Measurements were taken outdoors at 20 meters with a professional Hagner E4-X Lux Meter (after 30 seconds).
|Turbo||2950 meters (2,225,000cd)||1,372,000 cd||2343 meters||2562||1.46|
My copy didn’t even come close to specs. It might be because of the 4*Samsung 40T batteries. Unfortunately, I don’t have any other high discharge button-top batteries. And to be fair, the output was actually spot on, so I don’t know why the beam intensity isn’t if the output is.
I retested it at 5 meters and got roughly the same intensity, so I’m pretty sure it wasn’t a measurement problem.
For the following beamshots, I used a Canon EOS 5D Mk2 and a 100mm lens. manual settings: ISO1600, .5sec , F4, 5000K
The first tower is 650 meters / 710 yards away, the second tower is about 450 meters / 492 yards away.
Disclaimer: I bought this flashlight with a reviewer’s discount, with my own money. Nobody paid me to review this flashlight, nor have I been holding back on problems or defects.
- 24,000 lumens at startup, and 21,000 after 30 seconds
- Impressive beam and a reach of over 2,300 meters at startup
- Looks like a monster
- Build quality looks good
- Comes with a carry handle
- Heavy at 2.9Kg / 6.4 lb
- Not reaching claimed beam intensity with 4*Samsung 40T
- UI: NarsilM doesn’t fit this light. Period.
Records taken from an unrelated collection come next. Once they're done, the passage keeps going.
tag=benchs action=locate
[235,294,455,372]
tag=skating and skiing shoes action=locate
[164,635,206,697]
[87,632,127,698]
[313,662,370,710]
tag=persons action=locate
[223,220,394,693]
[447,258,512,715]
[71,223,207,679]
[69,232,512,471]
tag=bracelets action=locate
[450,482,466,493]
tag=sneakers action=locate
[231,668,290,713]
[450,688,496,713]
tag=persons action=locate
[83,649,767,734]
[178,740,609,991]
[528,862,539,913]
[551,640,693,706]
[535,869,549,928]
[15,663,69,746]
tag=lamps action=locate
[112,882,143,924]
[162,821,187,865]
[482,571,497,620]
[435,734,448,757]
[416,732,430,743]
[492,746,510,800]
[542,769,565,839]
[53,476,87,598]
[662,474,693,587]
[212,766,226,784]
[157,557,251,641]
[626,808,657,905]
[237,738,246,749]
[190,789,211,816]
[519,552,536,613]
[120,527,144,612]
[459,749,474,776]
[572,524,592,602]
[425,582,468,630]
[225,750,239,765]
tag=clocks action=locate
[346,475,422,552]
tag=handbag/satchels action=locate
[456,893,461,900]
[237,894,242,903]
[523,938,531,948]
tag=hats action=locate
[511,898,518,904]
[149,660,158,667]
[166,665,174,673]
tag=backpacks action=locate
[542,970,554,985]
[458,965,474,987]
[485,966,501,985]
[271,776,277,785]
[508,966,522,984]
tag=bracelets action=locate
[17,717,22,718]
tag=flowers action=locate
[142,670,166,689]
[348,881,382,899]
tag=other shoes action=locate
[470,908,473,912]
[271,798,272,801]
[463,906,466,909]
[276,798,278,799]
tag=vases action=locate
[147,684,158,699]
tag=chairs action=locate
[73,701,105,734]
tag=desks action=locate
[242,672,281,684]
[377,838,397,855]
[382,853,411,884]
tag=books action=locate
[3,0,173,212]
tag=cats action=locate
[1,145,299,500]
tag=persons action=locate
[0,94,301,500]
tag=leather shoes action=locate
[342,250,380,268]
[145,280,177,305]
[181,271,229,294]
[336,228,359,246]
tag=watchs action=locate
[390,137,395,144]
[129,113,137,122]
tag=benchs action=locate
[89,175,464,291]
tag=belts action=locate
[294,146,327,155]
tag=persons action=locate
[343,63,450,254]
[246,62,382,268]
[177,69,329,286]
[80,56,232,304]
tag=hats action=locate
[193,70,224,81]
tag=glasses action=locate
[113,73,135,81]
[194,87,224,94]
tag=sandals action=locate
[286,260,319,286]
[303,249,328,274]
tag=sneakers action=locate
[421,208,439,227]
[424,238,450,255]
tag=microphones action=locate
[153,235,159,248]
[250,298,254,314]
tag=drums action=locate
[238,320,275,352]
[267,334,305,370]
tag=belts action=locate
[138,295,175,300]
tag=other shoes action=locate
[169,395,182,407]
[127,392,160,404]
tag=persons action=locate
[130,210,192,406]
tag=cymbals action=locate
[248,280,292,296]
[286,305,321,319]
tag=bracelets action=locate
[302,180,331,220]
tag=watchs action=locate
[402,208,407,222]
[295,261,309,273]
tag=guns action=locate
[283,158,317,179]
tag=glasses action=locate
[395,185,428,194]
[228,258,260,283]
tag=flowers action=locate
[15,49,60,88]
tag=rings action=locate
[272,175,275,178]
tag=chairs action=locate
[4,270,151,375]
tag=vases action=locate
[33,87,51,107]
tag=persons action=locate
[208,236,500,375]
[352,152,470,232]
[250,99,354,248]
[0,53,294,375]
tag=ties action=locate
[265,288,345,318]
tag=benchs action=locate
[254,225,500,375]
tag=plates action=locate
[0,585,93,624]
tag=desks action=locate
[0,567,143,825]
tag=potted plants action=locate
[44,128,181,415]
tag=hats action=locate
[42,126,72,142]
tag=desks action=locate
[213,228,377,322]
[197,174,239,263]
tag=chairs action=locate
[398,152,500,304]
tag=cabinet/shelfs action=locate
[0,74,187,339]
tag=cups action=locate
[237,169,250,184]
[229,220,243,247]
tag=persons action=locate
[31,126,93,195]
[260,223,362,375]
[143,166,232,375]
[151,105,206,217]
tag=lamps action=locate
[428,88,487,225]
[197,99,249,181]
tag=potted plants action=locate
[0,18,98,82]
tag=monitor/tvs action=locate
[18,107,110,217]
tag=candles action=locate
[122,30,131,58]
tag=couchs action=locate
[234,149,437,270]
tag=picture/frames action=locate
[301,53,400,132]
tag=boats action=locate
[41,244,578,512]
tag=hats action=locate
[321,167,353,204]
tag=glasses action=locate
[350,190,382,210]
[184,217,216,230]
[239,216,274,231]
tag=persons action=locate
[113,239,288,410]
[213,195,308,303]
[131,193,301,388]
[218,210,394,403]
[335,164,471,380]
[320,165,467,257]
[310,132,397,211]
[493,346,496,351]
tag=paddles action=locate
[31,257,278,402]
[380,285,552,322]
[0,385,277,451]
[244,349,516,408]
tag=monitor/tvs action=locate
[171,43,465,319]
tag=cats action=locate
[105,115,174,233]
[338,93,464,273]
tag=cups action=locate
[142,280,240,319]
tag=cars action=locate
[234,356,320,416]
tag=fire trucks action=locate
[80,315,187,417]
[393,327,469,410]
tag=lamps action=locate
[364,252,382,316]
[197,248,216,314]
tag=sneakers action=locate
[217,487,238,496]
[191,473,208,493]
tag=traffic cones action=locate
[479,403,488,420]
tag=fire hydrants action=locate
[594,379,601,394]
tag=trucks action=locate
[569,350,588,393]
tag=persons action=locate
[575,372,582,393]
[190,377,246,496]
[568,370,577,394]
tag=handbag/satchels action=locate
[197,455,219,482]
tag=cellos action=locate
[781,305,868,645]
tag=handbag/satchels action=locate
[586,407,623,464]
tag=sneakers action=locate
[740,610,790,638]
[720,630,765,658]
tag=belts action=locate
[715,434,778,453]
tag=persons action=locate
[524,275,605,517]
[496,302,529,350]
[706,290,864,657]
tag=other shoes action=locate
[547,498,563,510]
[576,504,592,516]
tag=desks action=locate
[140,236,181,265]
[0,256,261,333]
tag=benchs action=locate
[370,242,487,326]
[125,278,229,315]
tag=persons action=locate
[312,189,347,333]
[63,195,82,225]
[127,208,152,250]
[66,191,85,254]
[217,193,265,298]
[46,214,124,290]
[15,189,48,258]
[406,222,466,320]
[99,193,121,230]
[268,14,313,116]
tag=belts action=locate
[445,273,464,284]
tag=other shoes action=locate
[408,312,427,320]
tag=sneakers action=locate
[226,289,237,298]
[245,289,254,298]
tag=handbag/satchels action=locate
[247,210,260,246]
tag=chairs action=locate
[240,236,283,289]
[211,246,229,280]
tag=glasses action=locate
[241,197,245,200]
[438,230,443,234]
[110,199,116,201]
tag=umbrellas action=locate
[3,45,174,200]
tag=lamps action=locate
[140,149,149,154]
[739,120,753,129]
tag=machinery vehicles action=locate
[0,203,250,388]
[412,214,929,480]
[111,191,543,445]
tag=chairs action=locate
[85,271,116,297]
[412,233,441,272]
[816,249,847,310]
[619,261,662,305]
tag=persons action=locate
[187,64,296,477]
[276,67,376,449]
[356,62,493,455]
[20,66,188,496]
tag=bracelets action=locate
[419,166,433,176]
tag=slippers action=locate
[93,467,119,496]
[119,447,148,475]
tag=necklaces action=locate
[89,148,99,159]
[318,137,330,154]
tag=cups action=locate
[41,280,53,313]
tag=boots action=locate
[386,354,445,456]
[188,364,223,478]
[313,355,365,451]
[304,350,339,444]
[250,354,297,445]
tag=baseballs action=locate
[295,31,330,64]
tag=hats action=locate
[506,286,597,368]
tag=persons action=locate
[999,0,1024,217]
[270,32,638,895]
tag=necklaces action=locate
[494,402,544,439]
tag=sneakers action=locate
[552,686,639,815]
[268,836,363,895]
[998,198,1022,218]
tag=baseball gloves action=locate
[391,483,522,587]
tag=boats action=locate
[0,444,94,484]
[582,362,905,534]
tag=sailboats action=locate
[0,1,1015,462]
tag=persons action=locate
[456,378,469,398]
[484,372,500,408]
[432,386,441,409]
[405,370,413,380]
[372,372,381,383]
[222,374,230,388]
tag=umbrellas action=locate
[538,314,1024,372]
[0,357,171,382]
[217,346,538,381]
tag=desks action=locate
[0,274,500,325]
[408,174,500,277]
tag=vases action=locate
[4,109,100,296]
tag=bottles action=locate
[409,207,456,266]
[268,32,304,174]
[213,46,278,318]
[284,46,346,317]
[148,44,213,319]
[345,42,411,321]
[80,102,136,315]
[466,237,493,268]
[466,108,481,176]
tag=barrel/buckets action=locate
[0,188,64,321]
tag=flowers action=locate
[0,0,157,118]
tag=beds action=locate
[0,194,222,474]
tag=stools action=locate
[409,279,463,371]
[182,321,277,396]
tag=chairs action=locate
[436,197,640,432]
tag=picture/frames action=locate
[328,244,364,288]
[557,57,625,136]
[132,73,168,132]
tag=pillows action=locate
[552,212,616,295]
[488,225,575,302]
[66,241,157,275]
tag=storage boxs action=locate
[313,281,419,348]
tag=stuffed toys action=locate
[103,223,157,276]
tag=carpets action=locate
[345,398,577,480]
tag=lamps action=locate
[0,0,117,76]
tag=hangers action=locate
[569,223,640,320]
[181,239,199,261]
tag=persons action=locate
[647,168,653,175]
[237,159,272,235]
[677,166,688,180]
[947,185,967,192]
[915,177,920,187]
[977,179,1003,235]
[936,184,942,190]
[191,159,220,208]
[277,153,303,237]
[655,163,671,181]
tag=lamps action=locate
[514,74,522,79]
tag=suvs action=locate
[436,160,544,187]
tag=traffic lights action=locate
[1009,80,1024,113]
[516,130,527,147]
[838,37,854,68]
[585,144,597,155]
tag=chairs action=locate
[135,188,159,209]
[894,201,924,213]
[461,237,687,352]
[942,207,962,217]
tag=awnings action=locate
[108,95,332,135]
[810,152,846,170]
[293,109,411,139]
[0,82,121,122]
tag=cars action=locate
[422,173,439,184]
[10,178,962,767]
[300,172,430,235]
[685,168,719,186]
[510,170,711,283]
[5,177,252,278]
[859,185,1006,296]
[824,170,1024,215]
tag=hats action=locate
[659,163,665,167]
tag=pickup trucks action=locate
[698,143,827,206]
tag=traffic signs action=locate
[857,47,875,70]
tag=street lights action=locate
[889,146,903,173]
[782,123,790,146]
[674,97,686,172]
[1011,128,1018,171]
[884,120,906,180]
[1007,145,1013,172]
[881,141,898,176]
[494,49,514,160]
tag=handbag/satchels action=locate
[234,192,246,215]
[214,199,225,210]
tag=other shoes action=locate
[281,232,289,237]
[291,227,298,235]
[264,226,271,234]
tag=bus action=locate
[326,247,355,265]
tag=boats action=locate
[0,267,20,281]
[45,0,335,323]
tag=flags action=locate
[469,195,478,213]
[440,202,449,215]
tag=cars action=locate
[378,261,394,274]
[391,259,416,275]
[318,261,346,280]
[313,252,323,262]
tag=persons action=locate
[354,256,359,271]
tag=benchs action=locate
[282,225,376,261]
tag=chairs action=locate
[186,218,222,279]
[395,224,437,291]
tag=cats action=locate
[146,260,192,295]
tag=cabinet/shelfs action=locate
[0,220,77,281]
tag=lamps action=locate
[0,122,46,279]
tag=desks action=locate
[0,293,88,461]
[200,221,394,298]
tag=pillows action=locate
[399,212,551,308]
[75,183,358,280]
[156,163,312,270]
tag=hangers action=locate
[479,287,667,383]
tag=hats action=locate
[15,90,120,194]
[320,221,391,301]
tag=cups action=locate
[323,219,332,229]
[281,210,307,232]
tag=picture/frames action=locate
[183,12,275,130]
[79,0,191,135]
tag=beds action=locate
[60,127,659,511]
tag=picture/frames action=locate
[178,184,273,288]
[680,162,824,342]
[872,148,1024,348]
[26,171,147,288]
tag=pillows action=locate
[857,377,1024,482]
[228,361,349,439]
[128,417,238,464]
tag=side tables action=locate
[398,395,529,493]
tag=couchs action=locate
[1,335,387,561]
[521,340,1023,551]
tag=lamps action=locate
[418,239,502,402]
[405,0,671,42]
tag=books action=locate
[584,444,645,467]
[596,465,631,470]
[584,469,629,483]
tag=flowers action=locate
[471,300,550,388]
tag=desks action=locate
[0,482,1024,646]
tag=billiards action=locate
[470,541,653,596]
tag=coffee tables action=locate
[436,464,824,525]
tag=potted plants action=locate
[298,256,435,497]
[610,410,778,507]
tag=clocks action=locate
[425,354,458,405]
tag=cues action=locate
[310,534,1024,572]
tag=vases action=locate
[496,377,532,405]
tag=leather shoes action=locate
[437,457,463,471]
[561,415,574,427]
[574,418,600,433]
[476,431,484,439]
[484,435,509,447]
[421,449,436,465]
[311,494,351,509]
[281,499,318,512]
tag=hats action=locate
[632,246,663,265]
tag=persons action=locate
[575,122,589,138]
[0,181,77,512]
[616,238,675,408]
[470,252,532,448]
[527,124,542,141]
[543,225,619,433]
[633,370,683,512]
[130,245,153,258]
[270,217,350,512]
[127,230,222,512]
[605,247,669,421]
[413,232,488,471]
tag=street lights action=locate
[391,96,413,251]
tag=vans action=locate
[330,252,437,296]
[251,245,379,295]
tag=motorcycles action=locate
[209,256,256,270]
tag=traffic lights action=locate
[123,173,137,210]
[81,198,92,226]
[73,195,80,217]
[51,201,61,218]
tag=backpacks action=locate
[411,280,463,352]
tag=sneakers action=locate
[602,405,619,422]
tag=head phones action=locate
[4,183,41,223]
It drops output to 365 lumens within 5 minutes, and doesn’t increase brightness anymore.
- Default should have been 8*21700, and optional 4*21700
Explanation on star ratings:
1: Avoid: my phone flashlight would be a better choice – 2: Poor: significant defect or issues, much better options available at the same price – 3: Average: some defects or issues – 4: Good: recommended (minor issues) – 5: Great: highly recommended
2 stars: ★★
In my honest opinion, Lumintop should have built their own firmware specifically for this light, and not used an off-the-shelf open-source firmware like NarsilM. Even though the firmware is very cool and interesting on its own, it doesn’t fit this light at all! Every time Anduril or NarsilM is used in a flashlight, it performs worse than the mainstream brands, by default.
You can’t build a $650 flashlight that drops from 24,000 lumens to 365 lumens within 5 minutes and be taken seriously. 365 lumens is an output for an AA flashlight, and not for a 6lb heavy flashlight, with 4*SBT90.2 and 4*21700 batteries. C’mon man.
Fortunately, though, High mode is performing better, but still not impressive.